My job as a business owner is to make sure that customers receive something valuable that changes their lives. There are two ways that I can do this:
I. I Do the Work Myself
I can do the work for the client. Client work is a simple one-to-one relationship. I do the job, the client pays me for the work. The problem with this approach is that I can’t provide work beyond the hours that I have in a week. If three clients want a total of 120 hours of work in a given week, I either have to turn some work down or do a poor job on all of the work. (I would choose to decline some work.)
II. I Build A System To Get The Work Done
Preferably, I should build a system where the work can be done effectively by other people. If I can create a standard process by which work gets done, it will be easier to scale the work. If three clients ask for 120 hours of work, I simply need to assign the process to 4 different employees at 30 hours of work apiece, and the work will get done.
There are many reasons why we prefer to do the work ourselves rather than building a system where others can do the job. Some of these reasons are:
- There is no tangible feedback on when your process is working. If you complete a piece of code, there is tangible and immediate feedback because the code either works, or it doesn’t. The customer either likes it or they don’t.

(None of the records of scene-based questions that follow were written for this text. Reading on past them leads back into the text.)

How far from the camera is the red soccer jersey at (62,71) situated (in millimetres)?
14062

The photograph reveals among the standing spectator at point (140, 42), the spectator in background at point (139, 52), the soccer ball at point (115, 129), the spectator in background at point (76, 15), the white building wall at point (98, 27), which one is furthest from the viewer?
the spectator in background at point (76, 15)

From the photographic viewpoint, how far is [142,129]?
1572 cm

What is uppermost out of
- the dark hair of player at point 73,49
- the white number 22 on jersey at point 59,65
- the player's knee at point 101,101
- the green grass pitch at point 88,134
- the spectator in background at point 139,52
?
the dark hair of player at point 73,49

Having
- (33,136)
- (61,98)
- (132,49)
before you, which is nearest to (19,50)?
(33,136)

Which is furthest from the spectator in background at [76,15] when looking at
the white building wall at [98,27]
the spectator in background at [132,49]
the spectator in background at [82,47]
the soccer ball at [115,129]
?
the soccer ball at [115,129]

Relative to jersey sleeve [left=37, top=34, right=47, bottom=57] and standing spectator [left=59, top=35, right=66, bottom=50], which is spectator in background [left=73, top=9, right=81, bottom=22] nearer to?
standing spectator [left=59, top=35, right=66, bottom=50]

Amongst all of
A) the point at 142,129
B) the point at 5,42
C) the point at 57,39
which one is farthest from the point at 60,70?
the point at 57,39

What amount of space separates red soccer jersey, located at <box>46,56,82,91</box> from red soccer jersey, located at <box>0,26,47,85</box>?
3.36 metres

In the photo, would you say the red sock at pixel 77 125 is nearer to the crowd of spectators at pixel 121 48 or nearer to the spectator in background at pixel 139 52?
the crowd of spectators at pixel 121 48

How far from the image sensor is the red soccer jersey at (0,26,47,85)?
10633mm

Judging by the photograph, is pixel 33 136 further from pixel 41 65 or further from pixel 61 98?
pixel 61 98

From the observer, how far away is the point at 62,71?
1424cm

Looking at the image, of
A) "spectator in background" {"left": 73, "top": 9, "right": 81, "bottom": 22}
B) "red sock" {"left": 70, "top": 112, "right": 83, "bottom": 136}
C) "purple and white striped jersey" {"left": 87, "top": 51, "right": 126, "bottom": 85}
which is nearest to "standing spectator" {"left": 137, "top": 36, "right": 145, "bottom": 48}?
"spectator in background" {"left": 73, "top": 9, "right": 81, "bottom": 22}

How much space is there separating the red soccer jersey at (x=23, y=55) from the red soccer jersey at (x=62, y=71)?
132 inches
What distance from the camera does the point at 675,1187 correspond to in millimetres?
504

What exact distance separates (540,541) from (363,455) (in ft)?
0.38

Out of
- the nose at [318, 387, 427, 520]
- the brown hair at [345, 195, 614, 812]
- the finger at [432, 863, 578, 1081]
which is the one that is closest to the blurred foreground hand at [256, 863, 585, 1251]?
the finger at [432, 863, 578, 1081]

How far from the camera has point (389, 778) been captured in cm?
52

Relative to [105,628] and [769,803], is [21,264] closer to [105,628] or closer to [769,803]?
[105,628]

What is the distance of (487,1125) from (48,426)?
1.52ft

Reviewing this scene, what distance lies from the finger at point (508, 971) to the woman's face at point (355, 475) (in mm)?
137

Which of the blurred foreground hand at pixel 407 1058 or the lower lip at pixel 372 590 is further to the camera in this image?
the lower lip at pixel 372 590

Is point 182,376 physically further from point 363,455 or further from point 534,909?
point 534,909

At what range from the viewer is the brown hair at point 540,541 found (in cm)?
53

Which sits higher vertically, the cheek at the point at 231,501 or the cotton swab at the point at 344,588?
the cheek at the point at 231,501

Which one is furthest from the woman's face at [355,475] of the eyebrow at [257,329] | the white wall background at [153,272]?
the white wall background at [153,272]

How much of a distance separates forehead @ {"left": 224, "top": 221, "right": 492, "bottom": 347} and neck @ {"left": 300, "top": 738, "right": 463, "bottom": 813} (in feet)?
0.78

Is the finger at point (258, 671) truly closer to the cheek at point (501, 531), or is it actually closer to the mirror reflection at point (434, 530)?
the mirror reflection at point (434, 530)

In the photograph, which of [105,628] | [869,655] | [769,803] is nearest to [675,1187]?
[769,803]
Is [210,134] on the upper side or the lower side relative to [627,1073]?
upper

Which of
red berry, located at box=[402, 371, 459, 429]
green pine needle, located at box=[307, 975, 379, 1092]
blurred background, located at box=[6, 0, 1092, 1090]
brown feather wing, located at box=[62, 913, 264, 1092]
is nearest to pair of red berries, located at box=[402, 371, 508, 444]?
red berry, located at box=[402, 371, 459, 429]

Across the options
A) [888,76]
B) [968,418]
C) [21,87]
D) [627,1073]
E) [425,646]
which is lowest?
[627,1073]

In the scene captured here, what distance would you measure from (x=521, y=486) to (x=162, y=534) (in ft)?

- We expect that we can do the work better ourselves. We all suffer from the above-average effect. This phenomenon makes us all feel that we are better at work than other people. When designing a system, you need to let go and understand that two other people doing work at 80% of your capacity is still more work than you could do if you worked at 100%. You must let go of the desire to do everything perfect yourself. You build quality control into the system.
- Systems take a long time to prove themselves effective. Similar to the ‘tangible-feedback’ point. You won’t always know that your system is effective in the long-term until you have waited for the long-term. Sometimes it is easier to avoid long-term investment because we are afraid that it might be a failure.
My job is to stay away from doing work within the processes and spend time creating the processes that will work. If I can design a system that delivers value, I will be much more useful than if I try to provide value one customer-hour at a time.